GÖÇ VE TERÖR YALNIZCA ENDİŞELENEREK BİTİRİLEMEZ
SYNYPARKSI Derneği Başkanı Stratis Pothas, konuşmasında dernek çalışmaları hakkında bilgiler verdi. Dernek üyelerinin hepsinin farklı mesleklerden insanlar olduğunu ve yürütülen çalışmaların gönüllülük esasına dayandığını söyleyen Pothas, 80lı yıllardan beri pek çok üyemiz Türk-Yunan dostluğu için çalışmalar yaptı. Zor dönemlerde bile bu dostluk için çabaladık. Günümüzde Egenin iki yakasında da etkili işbirlikleri yapılmakta. Coğrafyamız jeopolitik konumundan dolayı savaştan güven ortamına kaçış için adeta bir dört yol ağzı gibi. Suriye savaşı çıkana dek sizin deyiminizle kaçakların sayısı hiçbir zaman bu kadar fazla olmamıştı ve onlara yardımlarımız çok daha kolaydı. Ancak 2015 yılından itibaren Suriye ve Iraktan gelenlerin sayısında çok ciddi artış oldu. Neredeyse her gün adanın kıyılarında çalıştık. Ne göç ne de terör endişelenerek bitemez, bitirilemez. Mülteci göçümün oluşması bizim gibi oluşumların sorumluluğu değil. Ne durdurabiliriz ne de önleyebiliriz. Sadece duyarlı ve sorumlu vatandaşlar olarak insani girişimlerde bulunacağız. Savaşlar durdurulmalıdır. Uluslararası anlaşmalarda belirtilen temel hakların her iki ülkede de uygulanmasını sağlamalıyız. Ayrıca çocuklara yönelmeliyiz. Mülteci çocuklar korunmalıdır özellikle anne ve babalarını yitirenler Çocuk işçiliği sorunu da ayrıca ele alınmalıdır ifadelerini kullandı.

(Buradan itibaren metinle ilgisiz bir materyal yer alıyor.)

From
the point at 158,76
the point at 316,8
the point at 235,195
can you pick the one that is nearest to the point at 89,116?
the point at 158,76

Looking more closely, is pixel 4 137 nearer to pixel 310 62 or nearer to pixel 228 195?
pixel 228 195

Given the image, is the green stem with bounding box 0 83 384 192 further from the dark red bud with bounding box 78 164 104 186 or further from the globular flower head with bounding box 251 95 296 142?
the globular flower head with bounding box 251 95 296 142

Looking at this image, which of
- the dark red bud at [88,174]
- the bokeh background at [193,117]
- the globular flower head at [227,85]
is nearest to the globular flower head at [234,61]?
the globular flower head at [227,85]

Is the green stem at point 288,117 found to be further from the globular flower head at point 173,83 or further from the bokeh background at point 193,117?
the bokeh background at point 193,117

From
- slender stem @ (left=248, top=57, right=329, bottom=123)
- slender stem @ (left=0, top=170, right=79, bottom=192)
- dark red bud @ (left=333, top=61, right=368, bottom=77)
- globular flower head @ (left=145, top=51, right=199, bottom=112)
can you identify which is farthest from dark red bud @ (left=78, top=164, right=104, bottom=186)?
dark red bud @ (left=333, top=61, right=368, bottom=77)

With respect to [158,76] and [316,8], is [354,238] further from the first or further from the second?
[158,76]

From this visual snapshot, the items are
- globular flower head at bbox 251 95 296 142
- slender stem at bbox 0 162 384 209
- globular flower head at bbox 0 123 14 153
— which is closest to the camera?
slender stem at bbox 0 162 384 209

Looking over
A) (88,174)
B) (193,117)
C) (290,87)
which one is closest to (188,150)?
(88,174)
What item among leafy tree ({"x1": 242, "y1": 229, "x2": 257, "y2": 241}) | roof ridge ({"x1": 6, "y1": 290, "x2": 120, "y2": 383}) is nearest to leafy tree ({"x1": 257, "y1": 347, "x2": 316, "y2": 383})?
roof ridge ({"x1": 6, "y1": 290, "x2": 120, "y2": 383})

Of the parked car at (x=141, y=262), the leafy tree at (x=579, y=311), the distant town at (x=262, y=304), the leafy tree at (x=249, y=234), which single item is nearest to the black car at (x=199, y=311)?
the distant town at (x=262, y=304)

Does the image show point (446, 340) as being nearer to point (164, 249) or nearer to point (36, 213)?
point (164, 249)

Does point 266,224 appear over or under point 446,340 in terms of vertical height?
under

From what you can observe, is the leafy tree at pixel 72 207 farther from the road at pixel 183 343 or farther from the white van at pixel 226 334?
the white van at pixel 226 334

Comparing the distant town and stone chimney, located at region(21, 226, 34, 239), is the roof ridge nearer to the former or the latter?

BU DEHŞET TÜM ÜLKELERİ ETKİLİYOR
Halkların Köprüsü Derneği Başkanı Prof.Dr. Cem Terzi ise, son 6 yıldır Suriyede devam eden iç savaşın 450 bin insanın ölümüne yol açtığına dikkat çekerek, 4,5-5 milyon civarında insan Suriyeden kaçmak zorunda kaldı. Türkiyede 3,5 milyonu aşan sayıda mülteci var. Suriyeden kaçıp çocuklarına yeni bir hayat kurmak üzere Avrupaya gitmek isteyen insanların önüne asker, polis, jiletli dikenler, tel duvarlar ördüler. Ama 1 milyon insan tüm engellere rağmen o duvarları yıktı, kendilerine karşı örülmüş duvarları aşarak Avrupaya ulaştı. Hepsine vatandaşlık hakkı verilmeli. Kaç yıldır burada olduğuna bakılmaksızın hepsine vatandaşlık verilmelidir. Dernek olarak yüz bin mülteci ile yüz yüze temas ettik. İllere göre en fazla mülteci nüfusu İstanbulda. Kentin nüfusunun 1 milyonu mültecilerden oluşuyor. İzmirde 97 bin deniyor ama en az 3 katı olduğunu düşünüyoruz. 1 milyon mültecinin iş aradığını biliyoruz. Bunların yalnızca 5 bin 500ü resmi belge ile çalışıyor. Diğerleri kaçak işçi olarak çalışmaktadır. Patronlar bu işçilerin ucuz iş gücünü sömürmektedir. 665 bin Suriyeli çocuk okula gidemiyor dedi.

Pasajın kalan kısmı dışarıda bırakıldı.